As previously reported on July 31, 2012, August 9, 2012 and October 12, 2012, OriginOil, Inc. (the “Company”) commenced a private placement offering of up to 4,615,385 shares of common stock together with up to four series of warrants to purchase up to an aggregate of 18,461,540 shares of common stock. Between October 12, 2012 and November 5, 2012, the Company has sold to accredited investors an aggregate of 423,080 shares of its common stock together with one-year warrants to purchase an aggregate of 407,695 shares of its common stock, three-year warrants to purchase an aggregate of 384,618 shares of its common stock and five-year warrants to purchase an aggregate of 307,694 shares of its common stock for aggregate gross proceeds of $275,000. Each of the warrants is exercisable at a price per share of $0.65 subject to adjustment for stock splits, dividends, distributions, recapitalizations and the like.
The securities offered will not be and have not been registered under the Securities Act of 1933, as amended (the “Securities Act:”), and may not be offered or sold in the United States absent registration or an applicable exemption from registration requirements.
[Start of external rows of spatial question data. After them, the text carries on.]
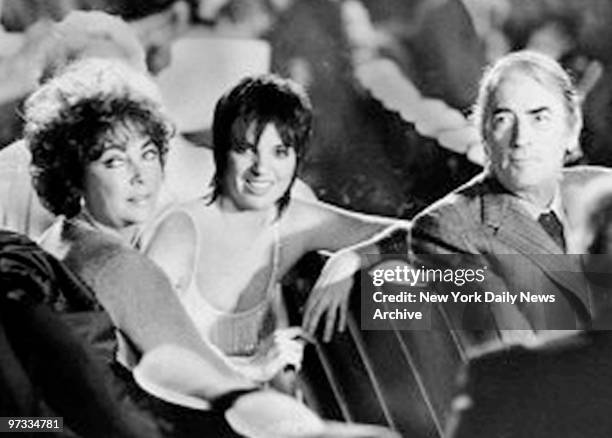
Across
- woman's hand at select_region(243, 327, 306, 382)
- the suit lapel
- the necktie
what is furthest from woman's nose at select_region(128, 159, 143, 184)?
the necktie

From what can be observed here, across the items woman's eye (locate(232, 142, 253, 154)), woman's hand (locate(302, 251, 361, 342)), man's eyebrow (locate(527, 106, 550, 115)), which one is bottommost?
woman's hand (locate(302, 251, 361, 342))

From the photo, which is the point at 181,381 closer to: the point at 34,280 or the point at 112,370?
the point at 112,370

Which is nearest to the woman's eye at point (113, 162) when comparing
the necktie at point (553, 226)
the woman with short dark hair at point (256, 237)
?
the woman with short dark hair at point (256, 237)

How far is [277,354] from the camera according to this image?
73.6 inches

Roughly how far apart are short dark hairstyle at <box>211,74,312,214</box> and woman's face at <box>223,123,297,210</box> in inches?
0.4

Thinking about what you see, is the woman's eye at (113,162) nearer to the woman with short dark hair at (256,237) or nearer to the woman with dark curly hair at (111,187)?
the woman with dark curly hair at (111,187)

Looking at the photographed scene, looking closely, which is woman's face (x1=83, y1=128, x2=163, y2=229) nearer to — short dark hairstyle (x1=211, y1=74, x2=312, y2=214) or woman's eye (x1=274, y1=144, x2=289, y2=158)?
short dark hairstyle (x1=211, y1=74, x2=312, y2=214)

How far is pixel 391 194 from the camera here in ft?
6.24

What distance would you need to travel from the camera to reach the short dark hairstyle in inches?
74.2

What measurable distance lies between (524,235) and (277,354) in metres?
0.54

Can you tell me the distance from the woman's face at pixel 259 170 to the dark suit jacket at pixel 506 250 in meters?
0.28

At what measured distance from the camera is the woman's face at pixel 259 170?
6.15 feet

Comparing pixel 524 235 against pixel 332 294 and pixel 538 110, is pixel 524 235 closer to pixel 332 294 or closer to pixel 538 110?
pixel 538 110

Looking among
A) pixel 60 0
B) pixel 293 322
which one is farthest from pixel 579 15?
pixel 60 0
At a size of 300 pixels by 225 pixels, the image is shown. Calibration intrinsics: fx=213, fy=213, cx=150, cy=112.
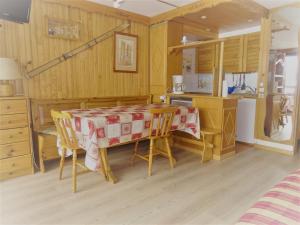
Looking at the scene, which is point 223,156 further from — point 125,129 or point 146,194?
point 125,129

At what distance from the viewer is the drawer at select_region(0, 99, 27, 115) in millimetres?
2405

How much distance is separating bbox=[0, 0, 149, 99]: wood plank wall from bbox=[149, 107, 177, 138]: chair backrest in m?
1.49

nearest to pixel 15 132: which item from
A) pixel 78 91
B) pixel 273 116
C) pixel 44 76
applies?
pixel 44 76

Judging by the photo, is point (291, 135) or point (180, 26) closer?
point (291, 135)

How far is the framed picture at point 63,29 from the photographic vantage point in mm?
3084

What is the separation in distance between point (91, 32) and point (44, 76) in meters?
1.05

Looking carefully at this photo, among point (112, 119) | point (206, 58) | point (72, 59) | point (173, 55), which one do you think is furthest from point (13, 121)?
point (206, 58)

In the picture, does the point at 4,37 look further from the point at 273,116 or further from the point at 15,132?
the point at 273,116

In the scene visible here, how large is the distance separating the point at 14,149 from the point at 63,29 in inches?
72.4

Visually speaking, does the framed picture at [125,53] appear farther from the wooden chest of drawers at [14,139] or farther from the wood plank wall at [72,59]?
the wooden chest of drawers at [14,139]

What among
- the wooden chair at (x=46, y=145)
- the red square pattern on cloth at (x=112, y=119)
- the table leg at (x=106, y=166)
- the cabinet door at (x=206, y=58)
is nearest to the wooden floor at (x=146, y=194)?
the table leg at (x=106, y=166)

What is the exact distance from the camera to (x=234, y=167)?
293 centimetres

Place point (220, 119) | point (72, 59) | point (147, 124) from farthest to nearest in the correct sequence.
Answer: point (72, 59), point (220, 119), point (147, 124)

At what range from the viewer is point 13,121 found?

This current report shall not constitute an offer to sell or the solicitation of an offer to buy, nor shall there be any sale of these securities in any state in which such offer, solicitation or sale would be unlawful prior to the registration or qualification under the securities laws of any such state.
On October 26, 2012 and October 30, 2012, the Company agreed to issue warrants to consultants to purchase up to an aggregate of 50,000 and 20,000 shares of its common stock, respectively exercisable at $0.65 per share.
On November 1, 2012, holders of convertible notes, known in the Company’s filings with the SEC as the “November Notes”, “December Notes” and “January Notes”, in the aggregate outstanding principal amount of $1,375,826 converted all outstanding principal and accrued and unpaid interest of $71,514 into an aggregate of 3,308,240 shares of common stock of the Company.
The securities above were offered and sold pursuant to an exemption from the registration requirements under Section 4(2) of the Securities Act and Rule 506 of Regulation D promulgated thereunder since, among other things, the transactions did not involve a public offering and the securities were acquired for investment purposes only and not with a view to or for sale in connection with any distribution thereof.